Naquele momento, pensei que o quadro não poderia ficar mais negro do que já estava. O quadro... negro e eu... verde e quase a espumar-me! Estava redondamente enganada! A coisa atingiu o clímax quando o meu colega resolve que a dupla passaria a... tripla... e toca de acompanhá-los naquela verborreia melosa. Esta foi a parte em que quase saltei do carro em andamento em plena auto-estrada... mas depois, pensando melhor, achei que rebentar-me toda por causa de um Leandro e de um Leonardo não era de todo justificável.
Eu até admito que frases como as que ilustravam aquelas músicas pudessem mesmo chegar a dar vontade de... acasalar, mas noutro contexto! Junto a um pé de jaca, numa fazenda do Brasil profundo... bem profundo... bem lá no interior! Mas, ali, no carro, em plena A1, não fazia qualquer sentido! Como podia aquele tipo, apenas uns meses mais velho do que eu, ter aqueles gostos?!
De repente, tocou o telemóvel dele... YES! Ele ia, pelo menos, baixar o volume! Efectivamente... baixou e atendeu a chamada em alta-voz. Era a mulher a perguntar se almoçariam juntos. E quando eu achei que nada mais me poderia surpreender naquela viagem... eis que surge a "cereja em cima do bolo"... Eles tratavam-se por "filho" e "filha"!!! Que m**da de relação era aquela?! DDDDDAAAASSSSSEEEEE!!!!!!

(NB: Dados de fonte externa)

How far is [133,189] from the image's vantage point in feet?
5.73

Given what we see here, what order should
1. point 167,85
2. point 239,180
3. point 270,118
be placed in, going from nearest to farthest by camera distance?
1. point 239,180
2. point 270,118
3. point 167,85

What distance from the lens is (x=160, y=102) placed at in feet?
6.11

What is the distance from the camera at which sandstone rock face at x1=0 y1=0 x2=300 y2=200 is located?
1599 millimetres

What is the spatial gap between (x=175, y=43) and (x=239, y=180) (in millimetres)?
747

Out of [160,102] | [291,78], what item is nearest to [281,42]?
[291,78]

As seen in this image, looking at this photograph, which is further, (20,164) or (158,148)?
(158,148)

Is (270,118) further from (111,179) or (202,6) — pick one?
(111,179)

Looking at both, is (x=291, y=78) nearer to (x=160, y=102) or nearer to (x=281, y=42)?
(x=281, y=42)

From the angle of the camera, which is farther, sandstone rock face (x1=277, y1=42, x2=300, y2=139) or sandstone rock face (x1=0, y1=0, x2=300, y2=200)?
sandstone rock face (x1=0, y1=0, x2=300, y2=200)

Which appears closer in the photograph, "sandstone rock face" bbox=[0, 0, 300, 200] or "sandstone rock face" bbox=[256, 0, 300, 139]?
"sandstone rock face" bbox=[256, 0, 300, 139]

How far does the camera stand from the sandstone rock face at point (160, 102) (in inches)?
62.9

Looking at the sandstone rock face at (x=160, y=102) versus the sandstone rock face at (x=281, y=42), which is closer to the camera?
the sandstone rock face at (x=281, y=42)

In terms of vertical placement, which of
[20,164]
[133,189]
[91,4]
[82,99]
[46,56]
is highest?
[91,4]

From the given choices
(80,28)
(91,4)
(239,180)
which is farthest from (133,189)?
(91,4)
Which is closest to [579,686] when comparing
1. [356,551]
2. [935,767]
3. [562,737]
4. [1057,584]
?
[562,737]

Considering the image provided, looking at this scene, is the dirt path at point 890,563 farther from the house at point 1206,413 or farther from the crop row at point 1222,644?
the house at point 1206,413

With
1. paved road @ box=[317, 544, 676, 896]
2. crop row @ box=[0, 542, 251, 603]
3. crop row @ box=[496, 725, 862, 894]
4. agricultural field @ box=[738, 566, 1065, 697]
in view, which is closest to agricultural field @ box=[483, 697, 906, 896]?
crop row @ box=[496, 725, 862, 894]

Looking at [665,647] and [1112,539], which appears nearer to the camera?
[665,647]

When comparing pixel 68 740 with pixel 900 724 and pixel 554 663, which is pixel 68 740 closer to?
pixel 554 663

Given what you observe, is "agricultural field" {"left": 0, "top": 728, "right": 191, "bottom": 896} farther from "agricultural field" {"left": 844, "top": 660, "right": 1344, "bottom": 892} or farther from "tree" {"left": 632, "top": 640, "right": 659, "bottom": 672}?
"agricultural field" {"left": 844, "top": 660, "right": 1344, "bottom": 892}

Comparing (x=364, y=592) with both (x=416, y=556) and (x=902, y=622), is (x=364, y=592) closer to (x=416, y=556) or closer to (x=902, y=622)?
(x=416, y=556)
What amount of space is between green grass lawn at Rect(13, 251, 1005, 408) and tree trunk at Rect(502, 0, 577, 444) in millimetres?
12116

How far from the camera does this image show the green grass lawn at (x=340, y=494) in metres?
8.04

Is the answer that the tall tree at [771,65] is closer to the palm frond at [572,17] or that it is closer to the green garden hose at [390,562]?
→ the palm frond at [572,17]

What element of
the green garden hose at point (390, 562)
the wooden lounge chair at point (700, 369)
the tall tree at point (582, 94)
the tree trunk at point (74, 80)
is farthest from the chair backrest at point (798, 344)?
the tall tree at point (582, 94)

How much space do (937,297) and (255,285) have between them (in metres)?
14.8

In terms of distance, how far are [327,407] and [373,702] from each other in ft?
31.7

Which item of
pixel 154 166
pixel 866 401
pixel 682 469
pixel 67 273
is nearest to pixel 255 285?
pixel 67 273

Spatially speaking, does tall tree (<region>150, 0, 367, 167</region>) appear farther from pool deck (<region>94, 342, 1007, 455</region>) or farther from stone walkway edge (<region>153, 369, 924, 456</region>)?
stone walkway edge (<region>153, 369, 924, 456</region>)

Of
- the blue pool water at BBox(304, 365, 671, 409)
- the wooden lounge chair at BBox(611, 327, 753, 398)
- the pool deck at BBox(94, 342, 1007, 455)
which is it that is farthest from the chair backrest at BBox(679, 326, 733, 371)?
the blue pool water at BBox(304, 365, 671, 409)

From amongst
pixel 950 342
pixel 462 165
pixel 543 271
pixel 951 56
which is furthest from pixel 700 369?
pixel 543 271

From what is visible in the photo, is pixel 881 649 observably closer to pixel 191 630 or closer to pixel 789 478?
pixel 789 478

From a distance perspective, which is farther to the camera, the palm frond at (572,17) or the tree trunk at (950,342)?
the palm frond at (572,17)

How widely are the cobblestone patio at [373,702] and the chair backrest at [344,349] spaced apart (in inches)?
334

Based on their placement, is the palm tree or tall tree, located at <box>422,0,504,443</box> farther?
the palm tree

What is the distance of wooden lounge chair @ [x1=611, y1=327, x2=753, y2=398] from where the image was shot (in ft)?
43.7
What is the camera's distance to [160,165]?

Assim que cheguei a casa, só tinha um desejo: expurgar aquele sentimentalismo de trazer por casa com que fui brindada durante 45 minutos... Se assim pensei, mais depressa o fiz: pus-me a ouvir, uns decibeís acima do aconselhado, a música que vos deixo e que me fez renascer. E pensei que, apesar de tudo... "Life is beautiful"! Só espero que "o feitiço não se vire contra o feiticeiro" e que sejam vocês a achar que os meus gostos também são duvidosos... What do you think?